The Ahmedabad Bench of the Customs, Excise and Service Tax Appellate Tribunal (CESTAT), quashed the central excise duty on pan masala as the commencement or discontinuation of retail sale price made only once in particular month.
The Revenue submitted that the appellant, Sanjay Products did not file declaration showing balance stock lying in the factory for the discontinued retail sale price hence, it was not considered as permanently discontinuation of existing retail sale price. Being aggrieved by the order-in-original, the present appeal was filed by the appellant.
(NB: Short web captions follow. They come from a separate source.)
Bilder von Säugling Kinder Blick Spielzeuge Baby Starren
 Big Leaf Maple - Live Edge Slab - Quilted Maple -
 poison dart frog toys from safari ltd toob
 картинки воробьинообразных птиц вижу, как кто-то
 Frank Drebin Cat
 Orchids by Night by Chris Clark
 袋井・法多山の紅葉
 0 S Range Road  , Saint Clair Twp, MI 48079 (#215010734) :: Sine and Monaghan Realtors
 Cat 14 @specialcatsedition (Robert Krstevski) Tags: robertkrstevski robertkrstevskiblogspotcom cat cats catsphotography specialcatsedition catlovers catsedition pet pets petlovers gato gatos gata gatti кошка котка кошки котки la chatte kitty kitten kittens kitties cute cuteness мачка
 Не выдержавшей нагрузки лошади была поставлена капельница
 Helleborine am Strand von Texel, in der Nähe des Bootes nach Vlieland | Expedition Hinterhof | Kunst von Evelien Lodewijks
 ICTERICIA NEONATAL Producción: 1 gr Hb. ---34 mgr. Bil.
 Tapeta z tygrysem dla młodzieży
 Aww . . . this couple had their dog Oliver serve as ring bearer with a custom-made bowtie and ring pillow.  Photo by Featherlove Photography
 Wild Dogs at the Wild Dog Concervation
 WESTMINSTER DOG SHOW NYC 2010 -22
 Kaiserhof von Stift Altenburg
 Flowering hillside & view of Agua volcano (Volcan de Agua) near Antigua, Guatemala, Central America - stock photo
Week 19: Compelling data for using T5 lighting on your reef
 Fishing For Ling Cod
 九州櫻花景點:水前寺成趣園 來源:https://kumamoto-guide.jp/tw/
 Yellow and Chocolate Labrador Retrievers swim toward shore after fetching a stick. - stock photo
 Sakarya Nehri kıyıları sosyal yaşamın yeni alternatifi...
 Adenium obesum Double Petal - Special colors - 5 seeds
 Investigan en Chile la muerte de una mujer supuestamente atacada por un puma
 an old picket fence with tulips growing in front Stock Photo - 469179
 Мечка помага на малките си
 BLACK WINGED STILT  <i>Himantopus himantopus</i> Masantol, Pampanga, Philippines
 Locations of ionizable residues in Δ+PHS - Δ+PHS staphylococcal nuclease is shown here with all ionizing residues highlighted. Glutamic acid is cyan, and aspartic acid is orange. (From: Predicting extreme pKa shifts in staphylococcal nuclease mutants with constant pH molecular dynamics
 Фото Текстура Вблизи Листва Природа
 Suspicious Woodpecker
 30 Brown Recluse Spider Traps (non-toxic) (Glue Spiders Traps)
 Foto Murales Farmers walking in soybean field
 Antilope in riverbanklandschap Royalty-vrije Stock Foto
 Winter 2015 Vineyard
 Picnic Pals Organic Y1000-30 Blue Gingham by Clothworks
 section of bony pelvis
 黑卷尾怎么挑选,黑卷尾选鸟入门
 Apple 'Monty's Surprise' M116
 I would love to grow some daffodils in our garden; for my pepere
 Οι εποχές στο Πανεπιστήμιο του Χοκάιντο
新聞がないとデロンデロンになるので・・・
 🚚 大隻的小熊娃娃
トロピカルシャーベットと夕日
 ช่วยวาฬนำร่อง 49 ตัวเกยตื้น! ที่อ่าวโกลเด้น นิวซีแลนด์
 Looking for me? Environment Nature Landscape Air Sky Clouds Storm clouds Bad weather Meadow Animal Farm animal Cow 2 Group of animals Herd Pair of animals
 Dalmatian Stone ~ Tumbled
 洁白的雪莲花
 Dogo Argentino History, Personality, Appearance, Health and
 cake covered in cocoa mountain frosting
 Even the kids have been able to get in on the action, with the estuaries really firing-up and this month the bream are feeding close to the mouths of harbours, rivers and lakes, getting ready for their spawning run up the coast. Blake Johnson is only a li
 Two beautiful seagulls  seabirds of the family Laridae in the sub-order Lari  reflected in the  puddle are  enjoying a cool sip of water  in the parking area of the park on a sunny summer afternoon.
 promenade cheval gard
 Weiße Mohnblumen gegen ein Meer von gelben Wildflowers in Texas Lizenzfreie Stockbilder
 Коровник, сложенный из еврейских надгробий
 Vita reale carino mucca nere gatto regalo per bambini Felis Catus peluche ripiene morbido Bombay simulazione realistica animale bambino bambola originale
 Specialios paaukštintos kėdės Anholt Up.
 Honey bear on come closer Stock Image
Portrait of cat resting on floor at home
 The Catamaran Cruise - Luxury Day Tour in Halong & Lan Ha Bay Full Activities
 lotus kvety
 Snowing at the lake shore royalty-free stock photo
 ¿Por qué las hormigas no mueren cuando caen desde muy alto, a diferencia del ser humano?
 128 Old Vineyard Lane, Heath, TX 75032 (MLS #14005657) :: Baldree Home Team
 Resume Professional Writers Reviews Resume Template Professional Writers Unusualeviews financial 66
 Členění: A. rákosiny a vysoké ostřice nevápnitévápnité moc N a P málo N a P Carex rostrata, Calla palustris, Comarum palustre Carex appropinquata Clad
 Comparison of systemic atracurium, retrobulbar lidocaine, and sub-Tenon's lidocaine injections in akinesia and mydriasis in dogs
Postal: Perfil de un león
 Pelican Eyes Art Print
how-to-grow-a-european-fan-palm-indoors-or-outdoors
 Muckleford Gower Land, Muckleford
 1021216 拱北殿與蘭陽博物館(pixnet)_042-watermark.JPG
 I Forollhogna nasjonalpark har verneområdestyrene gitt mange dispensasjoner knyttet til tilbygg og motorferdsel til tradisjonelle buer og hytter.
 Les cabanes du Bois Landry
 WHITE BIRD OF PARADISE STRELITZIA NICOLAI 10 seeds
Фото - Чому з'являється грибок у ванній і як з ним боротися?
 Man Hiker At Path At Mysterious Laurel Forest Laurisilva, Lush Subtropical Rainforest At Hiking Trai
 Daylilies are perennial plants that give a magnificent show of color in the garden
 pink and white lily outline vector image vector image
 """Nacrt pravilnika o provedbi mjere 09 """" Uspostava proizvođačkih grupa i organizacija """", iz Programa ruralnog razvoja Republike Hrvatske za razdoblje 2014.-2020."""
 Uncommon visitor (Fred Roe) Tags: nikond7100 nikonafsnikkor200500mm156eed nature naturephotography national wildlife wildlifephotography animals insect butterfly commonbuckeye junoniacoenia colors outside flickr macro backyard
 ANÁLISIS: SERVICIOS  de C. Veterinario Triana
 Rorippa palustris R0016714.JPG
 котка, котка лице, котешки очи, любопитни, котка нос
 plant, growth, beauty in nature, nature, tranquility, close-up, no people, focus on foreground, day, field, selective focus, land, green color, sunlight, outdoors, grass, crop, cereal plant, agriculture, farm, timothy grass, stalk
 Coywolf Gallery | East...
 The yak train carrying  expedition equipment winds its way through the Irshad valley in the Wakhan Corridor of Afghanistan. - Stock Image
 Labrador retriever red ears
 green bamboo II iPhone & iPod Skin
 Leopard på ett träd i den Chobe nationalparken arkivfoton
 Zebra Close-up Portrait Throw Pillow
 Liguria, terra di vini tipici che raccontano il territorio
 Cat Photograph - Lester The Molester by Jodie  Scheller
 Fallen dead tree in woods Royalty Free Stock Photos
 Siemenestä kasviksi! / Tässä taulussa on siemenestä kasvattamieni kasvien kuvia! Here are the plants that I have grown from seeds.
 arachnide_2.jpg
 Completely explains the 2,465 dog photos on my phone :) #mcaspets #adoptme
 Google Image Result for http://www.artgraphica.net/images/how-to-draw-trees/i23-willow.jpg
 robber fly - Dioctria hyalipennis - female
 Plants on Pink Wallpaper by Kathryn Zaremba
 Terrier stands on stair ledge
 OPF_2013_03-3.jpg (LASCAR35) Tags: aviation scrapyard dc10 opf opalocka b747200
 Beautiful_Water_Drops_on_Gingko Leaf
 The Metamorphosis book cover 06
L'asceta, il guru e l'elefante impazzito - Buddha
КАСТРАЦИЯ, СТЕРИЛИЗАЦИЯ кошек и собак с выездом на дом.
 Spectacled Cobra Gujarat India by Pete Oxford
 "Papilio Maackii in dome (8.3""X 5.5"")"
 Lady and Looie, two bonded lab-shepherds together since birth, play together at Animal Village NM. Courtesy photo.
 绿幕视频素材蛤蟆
The Revenue has also filed appeal for non-imposition of penalty under Section 11AC of the Central Excise Act, 1944.
The Counsel for the appellant submitted that the appellant permanently discontinued manufacturing of goods of retail sale price of Rs. 1.00, the officers did not raise any issue and permit to manufacture notified goods of new introduced price of Rs. 1.50 hence, finding of the Revenue is that the appellant manufactured the notified goods of retail sale price of Rs. 1.00 in past prior to February 2011 and therefore, benefit of pro-rata duty to the extent of use of operating machines in a month is not permissible, is miscarriage of justice.
In the present case either commencement or discontinuation of a particular retail sale price was made only once in particular month i.e. in the month of January, 2012 or in April 2012. The Adjudicating Authority has wrongly interpreted the4th proviso to Rule 9 of Pan Masala Packing Machine Rulesto construe that ‘permanently’ discontinuation or commencement of retail sale price means once a new retail sale price is commenced or discontinued the same cannot be re-introduced or discontinued ever in future.
The Bench consisting of Ramesh Nair, Judicial Member and CL Mahar, Technical Member concluded that “We are of the clear view that since in the present case appellant have changed retail sale price either by commencement or discontinuation only once in the month of January, 2012 and April, 2012 it cannot be said that the appellant has not discontinued or commenced the new retail sale price permanently in the respective months.”